Timeboost tries to mitigate this problem by introducing an auction where MEV searchers can bid for transaction priority. The winner of the auction gets their transaction fast-tracked in an “express lane.” 

This is roughly how it works:

  1. Tony and Janice are MEV searchers. 
  2. Both compete for priority inclusion — Tony pays 1 ETH and Janice pays 2 ETH in the auction.
  3. Neither knows how much the other is bidding because transactions sit in a private mempool. 
  4. Janice wins the auction and pays the price of Tony’s bid (1 ETH).
  5. Tony’s transaction is delayed by 200ms while Janice’s transaction receives immediate inclusion in the express lane. Hence the name: Timeboost.

Timeboost in effect introduces an optional market pricing mechanism into its fee market. It’s similar to what EIP-1559 and Flashbots’ MEV-Boost software does for the Ethereum L1, FastLane does for Polygon, and what Priority Gas Auction does for Optimism.

Timeboost is generally perceived as bullish because it creates value accrual for the ARB token by taking it back from MEV searchers.

How much are we talking? About a $30m opportunity for ARB stakers, Entropy Advisors estimates. Arbitrum MEV searchers extracted an estimated $29.3m in March alone.

After a mere one day of being live, Timeboost has generated $2492 in DAO revenue.

Source: Dune

OK, so Timeboost is great. But there are broader complaints.

Some worry that the ability to monetize sequencer revenue means a shrinking incentive for Arbitrum to decentralize the sequencer. Max Resnick, for instance, has previously made that argument on the Bankless podcast.
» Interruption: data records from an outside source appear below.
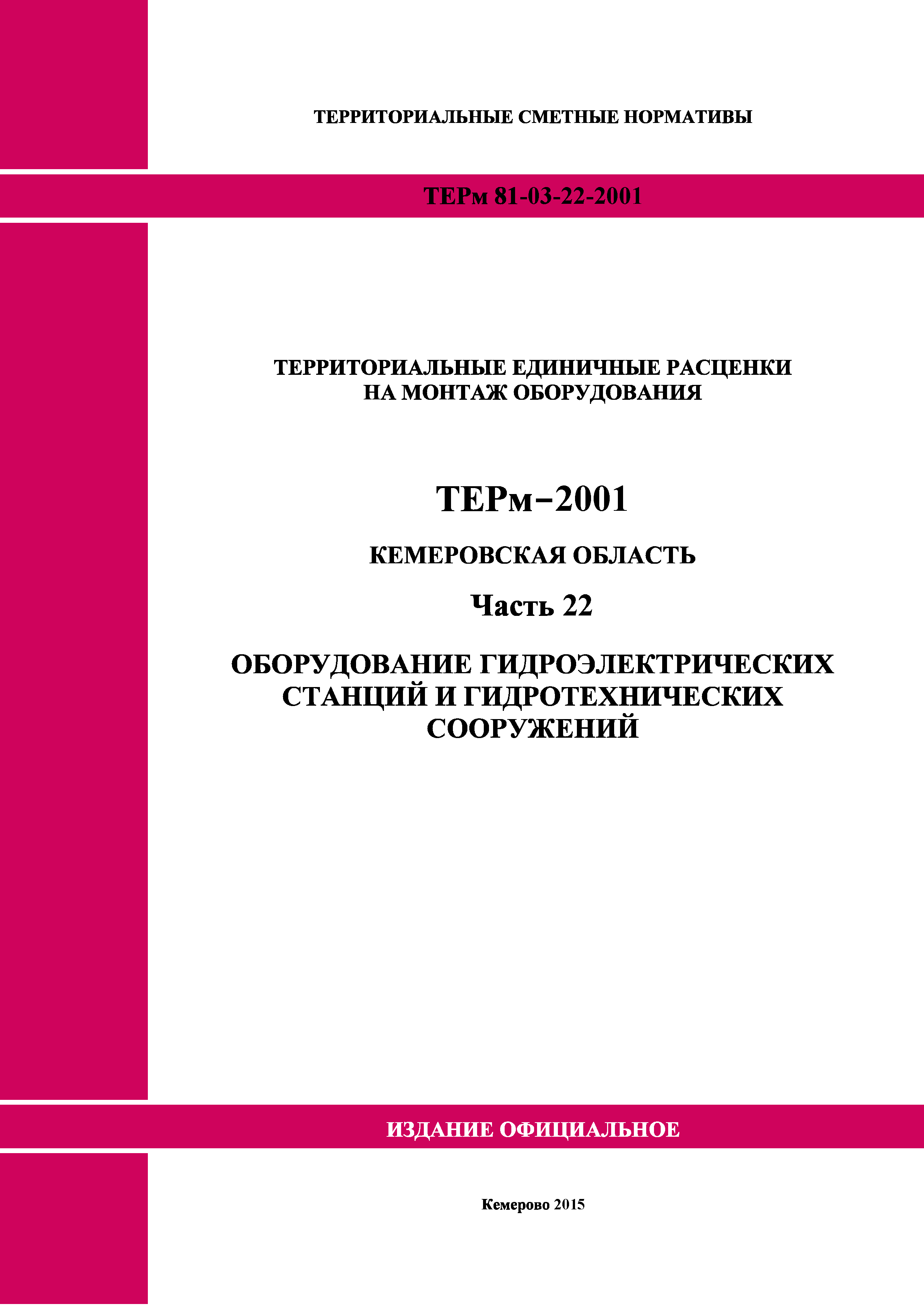 ТЕРРИТОРИАЛЬНЫЕ СМЕТНЫЕ НОРМАТИВЫ

ТЕРм 81-03-22-2001

ТЕРРИТОРИАЛЬНЫЕ ЕДИНИЧНЫЕ РАСЦЕНКИ НА МОНТАЖ ОБОРУДОВАНИЯ

ТЕРм–2001

КЕМЕРОВСКАЯ ОБЛАСТЬ

Часть 22

ОБОРУДОВАНИЕ ГИДРОЭЛЕКТРИЧЕСКИХ СТАНЦИЙ И ГИДРОТЕХНИЧЕСКИХ СООРУЖЕНИЙ

ИЗДАНИЕ ОФИЦИАЛЬНОЕ

Кемерово 2015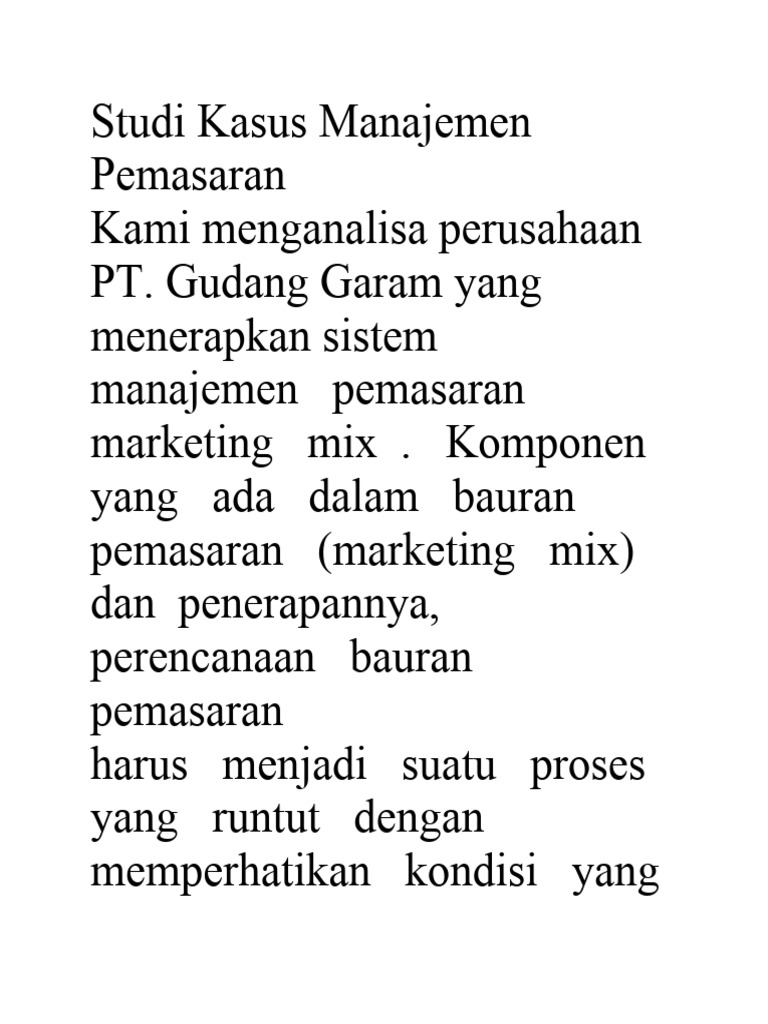 Studi Kasus Manajemen Pemasaran
Kami menganalisa perusahaan PT. Gudang Garam yang menerapkan sistem manajemen pemasaran marketing mix . Komponen yang ada dalam bauran pemasaran (marketing mix) dan penerapannya, perencanaan bauran pemasaran
harus menjadi suatu proses yang runtut dengan memperhatikan kondisi yang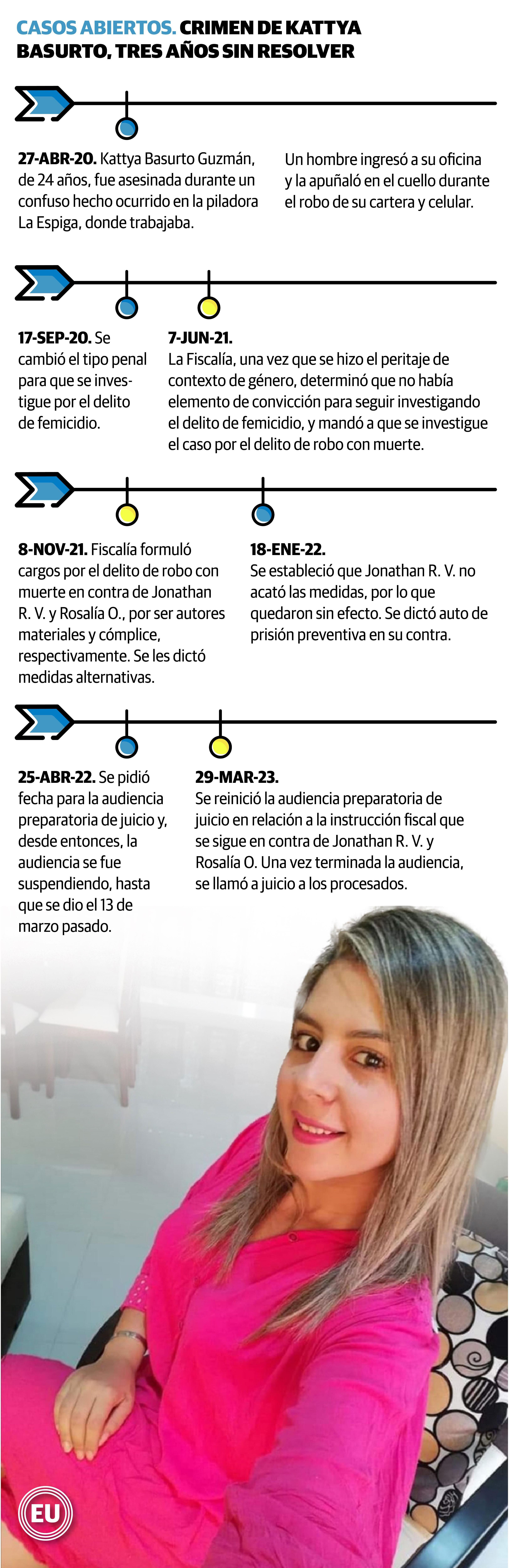 CASOS ABIERTOS. CRIMEN DE KATTYA BASURTO, TRES AÑOS SIN RESOLVER

27-ABR-20. Kattya Basurto Guzmán, de 24 años, fue asesinada durante un confuso hecho ocurrido en la piladora La Espiga, donde trabajaba.

Un hombre ingresó a su oficina y la apuñaló en el cuello durante el robo de su cartera y celular.

17-SEP-20. Se cambió el tipo penal para que se investigue por el delito de femicidio.

7-JUN-21.
La Fiscalía, una vez que se hizo el peritaje de contexto de género, determinó que no había elemento de convicción para seguir investigando el delito de femicidio, y mandó a que se investigue el caso por el delito de robo con muerte.

8-NOV-21. Fiscalía formuló cargos por el delito de robo con muerte en contra de Jonathan R. V. y Rosalía O., por ser autores materiales y cómplice, respectivamente. Se les dictó medidas alternativas.

18-ENE-22.
Se estableció que Jonathan R. V. no acató las medidas, por lo que quedaron sin efecto. Se dictó auto de prisión preventiva en su contra.

25-ABR-22. Se pidió fecha para la audiencia preparatoria de juicio y, desde entonces, la audiencia se fue suspendiendo, hasta que se dio el 13 de marzo pasado.

29-MAR-23.
Se reinició la audiencia preparatoria de juicio en relación a la instrucción fiscal que se sigue en contra de Jonathan R. V. y Rosalía O. Una vez terminada la audiencia, se llamó a juicio a los procesados.

EU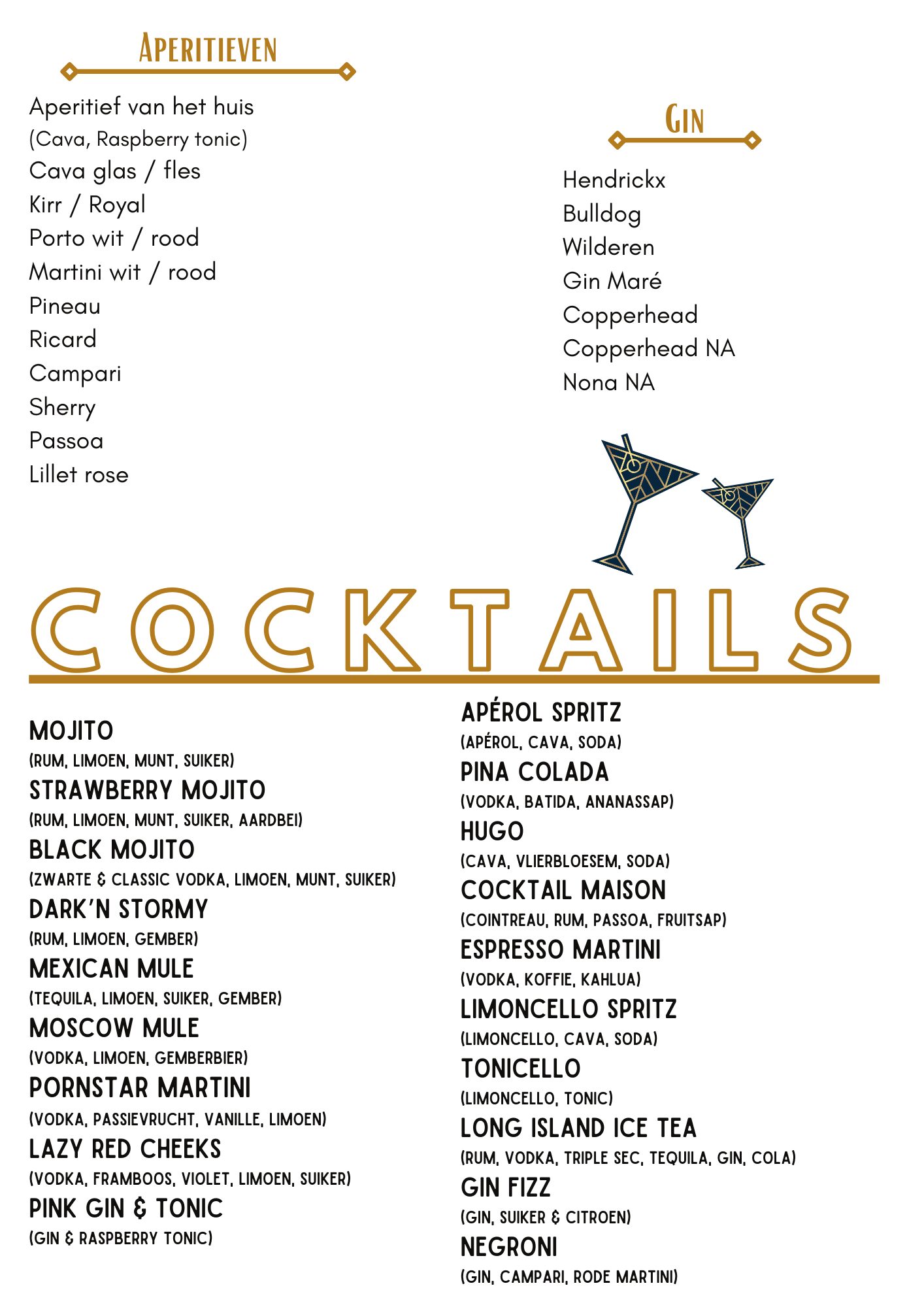 APERITIEVEN

Aperitief van het huis
(Cava, Raspberry tonic)
Cava glas / fles
Kirr / Royal
Porto wit / rood
Martini wit / rood
Pineau
Ricard
Campari
Sherry
Passoa
Lillet rose

GIN

Hendrickx
Bulldog
Wilderen
Gin Maré
Copperhead
Copperhead NA
Nona NA

COCKTAILS

MOJITO
(RUM, LIMOEN, MUNT, SUIKER)
STRAWBERRY MOJITO
(RUM, LIMOEN, MUNT, SUIKER, AARDBEI)
BLACK MOJITO
(ZWARTE & CLASSIC VODKA, LIMOEN, MUNT, SUIKER)
DARK'N STORMY
(RUM, LIMOEN, GEMBER)
MEXICAN MULE
(TEQUILA, LIMOEN, SUIKER, GEMBER)
MOSCOW MULE
(VODKA, LIMOEN, GEMBERBIER)
PORNSTAR MARTINI
(VODKA, PASSIEVRUCHT, VANILLE, LIMOEN)
LAZY RED CHEEKS
(VODKA, FRAMBOOS, VIOLET, LIMOEN, SUIKER)
PINK GIN & TONIC
(GIN & RASPBERRY TONIC)

APÉROL SPRITZ
(APÉROL, CAVA, SODA)
PINA COLADA
(VODKA, BATIDA, ANANASSAP)
HUGO
(CAVA, VLIERBLOESEM, SODA)
COCKTAIL MAISON
(COINTREAU, RUM, PASSOA, FRUITSAP)
ESPRESSO MARTINI
(VODKA, KOFFIE, KAHLUA)
LIMONCELLO SPRITZ
(LIMONCELLO, CAVA, SODA)
TONICELLO
(LIMONCELLO, TONIC)
LONG ISLAND ICE TEA
(RUM, VODKA, TRIPLE SEC, TEQUILA, GIN, COLA)
GIN FIZZ
(GIN, SUIKER & CITROEN)
NEGRONI
(GIN, CAMPARI, RODE MARTINI)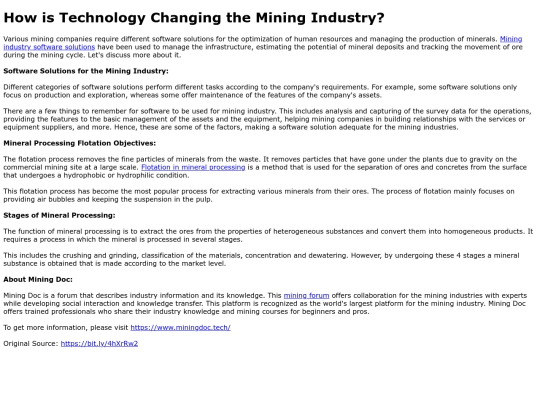 How is Technology Changing the Mining Industry?

Various mining companies require different software solutions for the optimization of human resources and managing the production of minerals. Mining industry software solutions have been used to manage the infrastructure, estimating the potential of mineral deposits and tracking the movement of ore during the mining cycle. Let's discuss more about it.

Software Solutions for the Mining Industry:

Different categories of software solutions perform different tasks according to the company's requirements. For example, some software solutions only focus on production and exploration, whereas some offer maintenance of the features of the company's assets.

There are a few things to remember for software to be used for mining industry. This includes analysis and capturing of the survey data for the operations, providing the features to the basic management of the assets and the equipment, helping mining companies in building relationships with the services or equipment suppliers, and more. Hence, these are some of the factors, making a software solution adequate for the mining industries.

Mineral Processing Flotation Objectives:

The flotation process removes the fine particles of minerals from the waste. It removes particles that have gone under the plants due to gravity on the commercial mining site at a large scale. Flotation in mineral processing is a method that is used for the separation of ores and concretes from the surface that undergoes a hydrophobic or hydrophilic condition.

This flotation process has become the most popular process for extracting various minerals from their ores. The process of flotation mainly focuses on providing air bubbles and keeping the suspension in the pulp.

Stages of Mineral Processing:

The function of mineral processing is to extract the ores from the properties of heterogeneous substances and convert them into homogeneous products. It requires a process in which the mineral is processed in several stages.

This includes the crushing and grinding, classification of the materials, concentration and dewatering. However, by undergoing these 4 stages a mineral substance is obtained that is made according to the market level.

About Mining Doc:

Mining Doc is a forum that describes industry information and its knowledge. This mining forum offers collaboration for the mining industries with experts while developing social interaction and knowledge transfer. This platform is recognized as the world's largest platform for the mining industry. Mining Doc offers trained professionals who share their industry knowledge and mining courses for beginners and pros.

To get more information, please visit https://www.miningdoc.tech/

Original Source: https://bit.ly/4hXrRw2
Personally, I think the hand-wringing around centralized sequencers is somewhat overblown. Recall back in January how users were able to bypass sequencer-level censorship on the Soneium chain by triggering a forced transaction inclusion on the L1. Sequencer centralization is a problem, but it’s not quite as important as, say, having fraud proofs.

Yet, Arbitrum has plans to make Timeboost compatible with decentralized sequencing. It’s all part of the roadmap, Offchain Labs CEO Steven Goldfeder told me at ETHDenver.

The complexity of Timeboost’s design and making it eventually compatible with a decentralized sequencer set was part of the reason the launch was delayed, Arbitrum CTO Harry Kalodner told Blockworks.

A September 2024 blog points to Arbitrum’s collaboration with Espresso to create a decentralized Timeboost. Rollups using Timeboost would be able to auction off the right to sequence blocks on the Espresso marketplace (see the formal specs here).

That’s essentially an auction (Timeboost) inside of an auction (Espresso) inside of an auction (L1 settlement). But hey, at least everything is decentralized.